NavEX: A Multi-Agent Coverage in Non-Convex and Uneven Environments via Exemplar-Clustering

TL;DR

The paper addresses multi-agent coverage in non-convex and uneven environments where Euclidean distances fail to capture navigability. It introduces NavEX, a framework that combines exemplar-based clustering with obstacle-aware shortest-path distances from visibility graphs in 2D and traversability-aware \\text{RRT} in 3D, formulated as monotone submodular maximization under a matroid constraint. It supports two deployment tasks—fair-access (minimize the maximum target-to-agent distance) and hotspot deployment (prioritize high-density regions)—with provable near-optimal guarantees and scalable computation. Simulations across planar and rugged terrains demonstrate NavEX’s ability to yield feasible, equitable deployments while respecting environmental constraints, and the approach is extensible to heterogeneous and dynamic settings.

Abstract

This paper addresses multi-agent deployment in non-convex and uneven environments. To overcome the limitations of traditional approaches, we introduce Navigable Exemplar-Based Dispatch Coverage (NavEX), a novel dispatch coverage framework that combines exemplar-clustering with obstacle-aware and traversability-aware shortest distances, offering a deployment framework based on submodular optimization.
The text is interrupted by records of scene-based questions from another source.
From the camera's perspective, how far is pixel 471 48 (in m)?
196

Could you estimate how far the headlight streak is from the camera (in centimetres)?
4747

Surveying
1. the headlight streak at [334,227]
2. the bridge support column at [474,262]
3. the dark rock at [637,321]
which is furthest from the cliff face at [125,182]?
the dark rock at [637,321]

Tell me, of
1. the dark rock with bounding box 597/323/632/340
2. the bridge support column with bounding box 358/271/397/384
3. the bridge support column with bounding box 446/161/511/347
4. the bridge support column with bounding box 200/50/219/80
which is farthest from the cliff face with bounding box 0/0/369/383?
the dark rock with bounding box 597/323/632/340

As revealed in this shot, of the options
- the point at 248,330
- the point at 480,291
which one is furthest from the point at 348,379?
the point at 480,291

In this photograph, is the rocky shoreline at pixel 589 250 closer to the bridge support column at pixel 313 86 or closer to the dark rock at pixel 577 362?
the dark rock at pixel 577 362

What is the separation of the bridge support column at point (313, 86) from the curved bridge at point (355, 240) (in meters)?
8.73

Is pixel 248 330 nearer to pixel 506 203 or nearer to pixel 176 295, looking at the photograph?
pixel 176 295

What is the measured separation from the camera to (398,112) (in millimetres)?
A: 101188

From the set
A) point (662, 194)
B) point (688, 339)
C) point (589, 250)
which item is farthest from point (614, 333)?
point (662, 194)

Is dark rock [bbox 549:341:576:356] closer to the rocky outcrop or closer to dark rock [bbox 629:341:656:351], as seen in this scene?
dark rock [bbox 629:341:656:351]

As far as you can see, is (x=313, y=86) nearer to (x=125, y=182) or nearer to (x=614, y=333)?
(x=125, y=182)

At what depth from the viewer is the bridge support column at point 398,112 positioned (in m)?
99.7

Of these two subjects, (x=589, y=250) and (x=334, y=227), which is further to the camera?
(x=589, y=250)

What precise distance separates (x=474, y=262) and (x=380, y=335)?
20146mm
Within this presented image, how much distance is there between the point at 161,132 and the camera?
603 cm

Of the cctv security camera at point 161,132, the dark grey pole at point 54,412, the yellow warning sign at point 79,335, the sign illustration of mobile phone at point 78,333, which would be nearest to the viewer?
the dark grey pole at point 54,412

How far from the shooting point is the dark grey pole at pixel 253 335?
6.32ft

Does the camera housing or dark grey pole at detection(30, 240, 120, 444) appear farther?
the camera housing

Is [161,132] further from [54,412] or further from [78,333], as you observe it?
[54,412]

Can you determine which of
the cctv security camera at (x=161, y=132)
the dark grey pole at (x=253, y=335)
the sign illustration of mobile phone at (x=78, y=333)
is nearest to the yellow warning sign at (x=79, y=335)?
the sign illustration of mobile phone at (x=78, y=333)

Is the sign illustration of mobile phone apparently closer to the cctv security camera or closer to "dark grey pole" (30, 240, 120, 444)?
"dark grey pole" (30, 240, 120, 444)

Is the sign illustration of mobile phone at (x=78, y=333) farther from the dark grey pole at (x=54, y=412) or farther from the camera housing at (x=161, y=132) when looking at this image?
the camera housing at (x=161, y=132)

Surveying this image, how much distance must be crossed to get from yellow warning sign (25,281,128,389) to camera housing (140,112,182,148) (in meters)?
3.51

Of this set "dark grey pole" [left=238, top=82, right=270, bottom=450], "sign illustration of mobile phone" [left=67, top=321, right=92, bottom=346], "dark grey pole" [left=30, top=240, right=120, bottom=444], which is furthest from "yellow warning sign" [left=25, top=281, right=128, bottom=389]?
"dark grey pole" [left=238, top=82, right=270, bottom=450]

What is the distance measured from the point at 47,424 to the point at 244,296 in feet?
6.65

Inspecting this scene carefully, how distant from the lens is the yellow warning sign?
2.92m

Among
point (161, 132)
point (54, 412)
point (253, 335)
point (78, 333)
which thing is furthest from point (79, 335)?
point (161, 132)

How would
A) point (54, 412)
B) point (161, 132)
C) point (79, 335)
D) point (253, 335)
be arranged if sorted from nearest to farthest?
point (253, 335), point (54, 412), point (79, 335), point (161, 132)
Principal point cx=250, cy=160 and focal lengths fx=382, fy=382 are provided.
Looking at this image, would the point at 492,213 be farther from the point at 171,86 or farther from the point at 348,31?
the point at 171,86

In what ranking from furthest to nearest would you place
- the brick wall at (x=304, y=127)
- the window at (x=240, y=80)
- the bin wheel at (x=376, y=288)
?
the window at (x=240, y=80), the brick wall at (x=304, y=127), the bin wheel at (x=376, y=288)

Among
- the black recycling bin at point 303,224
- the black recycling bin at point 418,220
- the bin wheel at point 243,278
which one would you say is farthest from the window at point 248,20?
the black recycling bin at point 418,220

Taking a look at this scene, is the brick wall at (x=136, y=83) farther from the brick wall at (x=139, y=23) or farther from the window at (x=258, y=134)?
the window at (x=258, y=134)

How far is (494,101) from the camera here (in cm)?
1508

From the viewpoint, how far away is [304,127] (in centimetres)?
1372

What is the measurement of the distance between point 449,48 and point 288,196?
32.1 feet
NavEX provides a unified approach to solve two critical coverage tasks: (a) fair-access deployment, aiming to provide equitable service by minimizing agent-target distances, and (b) hotspot deployment, prioritizing high-density target regions. A key feature of NavEX is the use of exemplar-clustering for the coverage utility measure, which provides the flexibility to employ non-Euclidean distance metrics that do not necessarily conform to the triangle inequality. This allows NavEX to incorporate visibility graphs for shortest-path computation in environments with planar obstacles, and traversability-aware RRT* for complex, rugged terrains. By leveraging submodular optimization, the NavEX framework enables efficient, near-optimal solutions with provable performance guarantees for multi-agent deployment in realistic and complex settings, as demonstrated by our simulations.
Paper Structure (7 sections, 6 equations, 5 figures, 2 algorithms)

This paper contains 7 sections, 6 equations, 5 figures, 2 algorithms.

Figures (5)

  • Figure 1: A non-convex environment overlaid with the corresponding visibility graph that is used as a distance metric. The shortest path is highlighted in red between two random points.
  • Figure 2: Distance metric via traversability-aware RRT$^{\star}$: two generated paths show the traversability impacts the distance between start and goal points. Depending on the terrain, the path may entirely circumvent the obstacle formed by hills, while in other traversable regions, the algorithm allows direct passage.
  • Figure 3: Fair-access deployment using NavEX in a workspace with (left plot) and without (right plot) obstacles.
  • Figure 4: Hotspot deployment using NavEX.
  • Figure 5: The outcome of fair-access deployment using NavEX in two distinct uneven terrains. Plots (a) and (d) show the terrains, with corresponding deployment scenarios to their right. Heatmaps show traversability maps.